#!/usr/bin/env python
# coding: utf-8

#  # Segmenting and Clustering of Neighborhoods in Toronto City
# 
#  As Github does not support folium map, so if you want to see fully rendered notebook, click on this link 
#  https://nbviewer.jupyter.org/github/Mr-Piyush-Kumar/Data_Science_Projects/blob/master/Toronto_City_Neighborhood_Clustring/TorrontoCityNeighborhoodClustring.ipynb

# ### Introduction
# 
# This Notebook is the part of IBM Data Science Capastone Project. In This project, I am going to explore the nearby venues of Toronto City and after I will use machine learning to create clusters of these neighborhoods and will show all these clusters in the map of Toronto City.
# ### Created By:- Piyush Kumar

# # Part - 1 of this Project

# ### Objective
# Displaying Toronto City Neighborhoods dataset after scrapping and cleaning from wikipedia a page.

# In[1]:


# Importing libraries.
import pandas as pd
import numpy as np


# In[2]:


# This line of code will fetch all the tables in this 'https://en.wikipedia.org/wiki/List_of_postal_codes_of_Canada:_M' 
# wikipedia page.

tabels = pd.read_html('https://en.wikipedia.org/wiki/List_of_postal_codes_of_Canada:_M')


# In[3]:


len(tabels)


# As we can see there are three tabels. Lets check which table is reqiured for us.

# In[4]:


# 1st Table, 
# NOTE:- each element in tabels list is a DataFrame.

tabels[0].head()


# As we can see this is the table which we reqiured, so there is no need to check other tabels.

# In[5]:


# Storing tabel 1 in a saparate DataFrame.

Toronto_df = tabels[0]
del(tabels) # deleting tables list, as we don't required it anymore.
Toronto_df.head()


# In[6]:


# Data Wrangling # Data Preprocessing

# 1- Changing DataFrame's columns name according to project instructions
Toronto_df.columns = ['PostalCode','Borough','Neighborhood']

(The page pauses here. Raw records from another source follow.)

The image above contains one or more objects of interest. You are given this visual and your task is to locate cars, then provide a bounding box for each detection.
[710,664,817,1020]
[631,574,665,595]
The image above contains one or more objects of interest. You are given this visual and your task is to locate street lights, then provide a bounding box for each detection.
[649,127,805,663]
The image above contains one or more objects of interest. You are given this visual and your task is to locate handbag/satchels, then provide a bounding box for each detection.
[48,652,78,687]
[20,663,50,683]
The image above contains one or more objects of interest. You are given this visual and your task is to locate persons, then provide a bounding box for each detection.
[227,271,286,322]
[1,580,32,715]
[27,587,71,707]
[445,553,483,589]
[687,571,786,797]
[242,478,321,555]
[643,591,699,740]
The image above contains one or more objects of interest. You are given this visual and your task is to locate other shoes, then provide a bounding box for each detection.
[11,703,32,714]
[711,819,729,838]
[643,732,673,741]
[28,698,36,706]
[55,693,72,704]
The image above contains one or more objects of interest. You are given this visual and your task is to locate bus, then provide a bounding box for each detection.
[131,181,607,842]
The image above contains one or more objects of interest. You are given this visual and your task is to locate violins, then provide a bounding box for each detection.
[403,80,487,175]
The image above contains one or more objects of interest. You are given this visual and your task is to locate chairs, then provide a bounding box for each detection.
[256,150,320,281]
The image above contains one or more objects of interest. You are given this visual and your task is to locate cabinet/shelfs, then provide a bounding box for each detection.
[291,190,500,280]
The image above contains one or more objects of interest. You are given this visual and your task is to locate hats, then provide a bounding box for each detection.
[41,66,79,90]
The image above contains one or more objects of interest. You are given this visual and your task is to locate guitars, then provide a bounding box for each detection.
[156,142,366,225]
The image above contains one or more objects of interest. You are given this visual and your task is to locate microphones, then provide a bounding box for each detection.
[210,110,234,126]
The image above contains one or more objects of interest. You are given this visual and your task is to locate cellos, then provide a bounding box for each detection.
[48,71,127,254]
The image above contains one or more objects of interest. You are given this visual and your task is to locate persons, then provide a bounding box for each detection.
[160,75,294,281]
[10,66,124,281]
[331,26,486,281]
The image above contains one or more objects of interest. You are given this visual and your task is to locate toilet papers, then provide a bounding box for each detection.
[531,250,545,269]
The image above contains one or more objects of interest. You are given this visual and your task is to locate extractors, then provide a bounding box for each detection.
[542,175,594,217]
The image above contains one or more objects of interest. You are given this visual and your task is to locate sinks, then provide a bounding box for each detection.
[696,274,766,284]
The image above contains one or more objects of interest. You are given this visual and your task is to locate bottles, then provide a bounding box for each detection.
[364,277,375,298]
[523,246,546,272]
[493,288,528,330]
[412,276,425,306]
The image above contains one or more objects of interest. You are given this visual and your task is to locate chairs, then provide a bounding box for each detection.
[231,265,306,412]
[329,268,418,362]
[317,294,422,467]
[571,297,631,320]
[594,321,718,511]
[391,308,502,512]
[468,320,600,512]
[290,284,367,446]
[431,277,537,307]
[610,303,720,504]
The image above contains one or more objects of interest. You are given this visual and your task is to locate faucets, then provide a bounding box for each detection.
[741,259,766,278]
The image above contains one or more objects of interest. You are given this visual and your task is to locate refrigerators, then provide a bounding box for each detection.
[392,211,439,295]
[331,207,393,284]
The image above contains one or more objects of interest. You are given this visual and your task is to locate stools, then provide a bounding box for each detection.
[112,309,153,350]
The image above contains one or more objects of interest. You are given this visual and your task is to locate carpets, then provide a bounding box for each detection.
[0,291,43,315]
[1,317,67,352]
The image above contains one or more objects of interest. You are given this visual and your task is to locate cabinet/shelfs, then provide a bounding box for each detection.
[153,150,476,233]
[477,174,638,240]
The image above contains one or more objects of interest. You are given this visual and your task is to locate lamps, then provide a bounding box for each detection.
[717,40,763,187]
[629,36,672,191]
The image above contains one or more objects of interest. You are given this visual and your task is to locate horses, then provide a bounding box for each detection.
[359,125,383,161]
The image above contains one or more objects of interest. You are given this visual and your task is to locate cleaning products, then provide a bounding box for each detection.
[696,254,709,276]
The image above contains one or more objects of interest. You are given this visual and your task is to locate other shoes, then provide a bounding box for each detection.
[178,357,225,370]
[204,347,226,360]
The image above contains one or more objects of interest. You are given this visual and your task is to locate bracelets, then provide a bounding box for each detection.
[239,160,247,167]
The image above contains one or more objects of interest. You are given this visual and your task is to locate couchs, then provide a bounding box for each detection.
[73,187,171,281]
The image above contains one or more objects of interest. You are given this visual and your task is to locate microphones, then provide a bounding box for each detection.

# 2- Removing those rows whoose Borough is Not assigned
Toronto_df = Toronto_df[Toronto_df['Borough']!='Not assigned']

# 3- Grouping of Postal Code
temp_lst = []
for name, group in Toronto_df.groupby('PostalCode'):
    temp_lst.append([name, group['Borough'].unique()[0],", ".join(set(group['Neighborhood'].values))])
Toronto_df = pd.DataFrame(temp_lst, columns = ['PostalCode','Borough','Neighborhood'])

# 4- Replacing Not assigned values in Neighborhood with corresponding Borough
index = Toronto_df['Neighborhood'][Toronto_df['Neighborhood'].apply(lambda x: 'Not assigned' in str(x)) == True].index 
    # index where neighborhood is Not assigned
    
code = Toronto_df.iloc[index]['PostalCode'].values[0] # postal code where neighborhood is Not assigned
Toronto_df['Neighborhood'][Toronto_df['PostalCode']==code] = Toronto_df['Borough'] # replacing 

Toronto_df


# In[7]:


print('No. of rows in Toronto Data Frame are ',Toronto_df.shape[0],'.')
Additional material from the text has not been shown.